In this respect, green biosynthesis of PdNPs might help overcome these obstacles. The approach uses natural biomimetic synthetic strategies to produce various types of NPs in a green and easy fashion.^22–25 In some cases, green biosynthesis allows biomolecules to function as reducing and capping agents, where the host biomolecule reduces that metal cation and naturally stabilizes the formed PdNPs. Thus, green biosynthesis usually adopts a one-pot strategy in which the metal precursor, biomolecule, and reaction medium are mixed in a single, straightforward synthesis step. For example, Anand et al.²⁶ demonstrated the synthesis of spherical PdNPs from Moringa oleifera peel extract, and Sathishkumar and co-workers²⁷ studied the formation of crystalline PdNPs from the bark of the Cinnamomum zeylanicum tree. Mikheenko et al.²⁸ reported PdNP synthesis by sulfidogenic bacteria for organic catalytic reactions. Overall, PdNPs formed via green synthesis show excellent promise as a catalyst material^29,30 and are considered less polluting as the reaction reagents and possible by-products are non-toxic and produce minimal waste.
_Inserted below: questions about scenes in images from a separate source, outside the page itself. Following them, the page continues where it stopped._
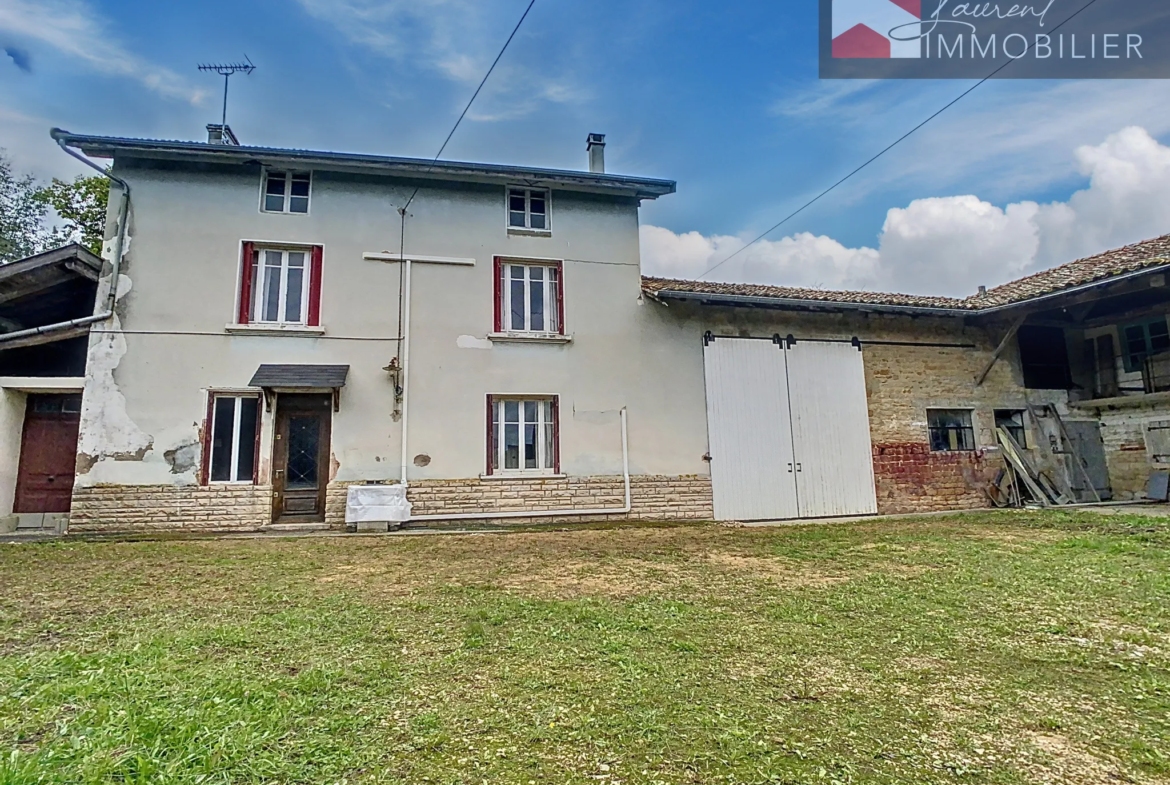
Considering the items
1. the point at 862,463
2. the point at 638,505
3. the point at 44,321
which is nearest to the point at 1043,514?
the point at 862,463

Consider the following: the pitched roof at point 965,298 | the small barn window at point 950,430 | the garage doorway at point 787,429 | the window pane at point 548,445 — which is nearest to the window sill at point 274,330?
the window pane at point 548,445

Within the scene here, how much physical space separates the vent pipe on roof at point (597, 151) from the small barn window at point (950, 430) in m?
8.58

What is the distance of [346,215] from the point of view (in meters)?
9.95

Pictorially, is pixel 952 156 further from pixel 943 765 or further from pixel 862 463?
pixel 943 765

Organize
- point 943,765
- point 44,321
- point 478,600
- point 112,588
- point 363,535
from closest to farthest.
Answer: point 943,765 < point 478,600 < point 112,588 < point 363,535 < point 44,321

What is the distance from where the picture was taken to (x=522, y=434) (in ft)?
33.3

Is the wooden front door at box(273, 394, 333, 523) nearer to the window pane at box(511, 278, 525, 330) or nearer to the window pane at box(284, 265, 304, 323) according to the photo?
the window pane at box(284, 265, 304, 323)

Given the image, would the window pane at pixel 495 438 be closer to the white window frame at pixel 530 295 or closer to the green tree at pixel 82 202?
the white window frame at pixel 530 295

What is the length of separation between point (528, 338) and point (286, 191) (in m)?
4.89

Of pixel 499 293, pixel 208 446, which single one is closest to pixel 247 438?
pixel 208 446

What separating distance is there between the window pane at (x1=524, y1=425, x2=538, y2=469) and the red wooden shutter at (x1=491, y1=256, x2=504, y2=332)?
6.12 feet

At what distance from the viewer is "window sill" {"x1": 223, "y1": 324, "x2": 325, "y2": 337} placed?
9281 millimetres

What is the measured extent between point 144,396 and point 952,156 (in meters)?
13.4

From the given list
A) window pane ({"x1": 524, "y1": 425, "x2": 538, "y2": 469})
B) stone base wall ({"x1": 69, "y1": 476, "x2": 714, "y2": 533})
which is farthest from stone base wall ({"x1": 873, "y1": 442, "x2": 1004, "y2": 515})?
window pane ({"x1": 524, "y1": 425, "x2": 538, "y2": 469})
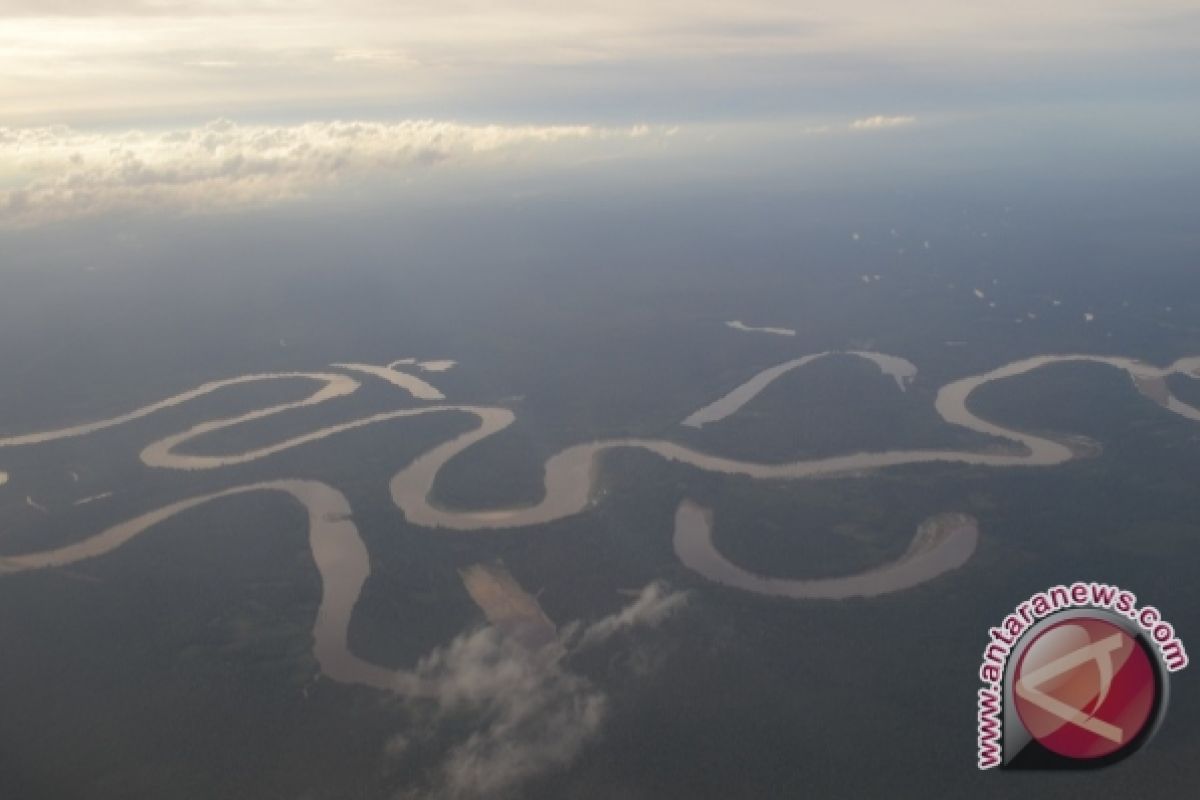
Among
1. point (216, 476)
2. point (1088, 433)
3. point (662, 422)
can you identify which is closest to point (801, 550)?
point (662, 422)

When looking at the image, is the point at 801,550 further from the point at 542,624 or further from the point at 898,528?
the point at 542,624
Recently, proteins and biopolymers have also been recognized as beneficial biomatrix platforms for metal nanoparticle synthesis. Bachar et al.³¹ showed the synthesis of PdNPs in a stable protein 1 biomatrix. Scott and coworkers produced stable PdNPs using liposome enzymes extracted from bacteria, further showcasing their applicative use as catalysts for Suzuki and Heck reactions. However, current bio-derived green biosynthesis of PdNPs from protein and polymer substances often involves complicated and unsolved molecular structures and compositions, thus making it challenging to predict and control reaction products and optimize them. Therefore, the use of an appropriate bio-polymer with a fully characterized structure, high commercial availability, and good reducing properties is needed.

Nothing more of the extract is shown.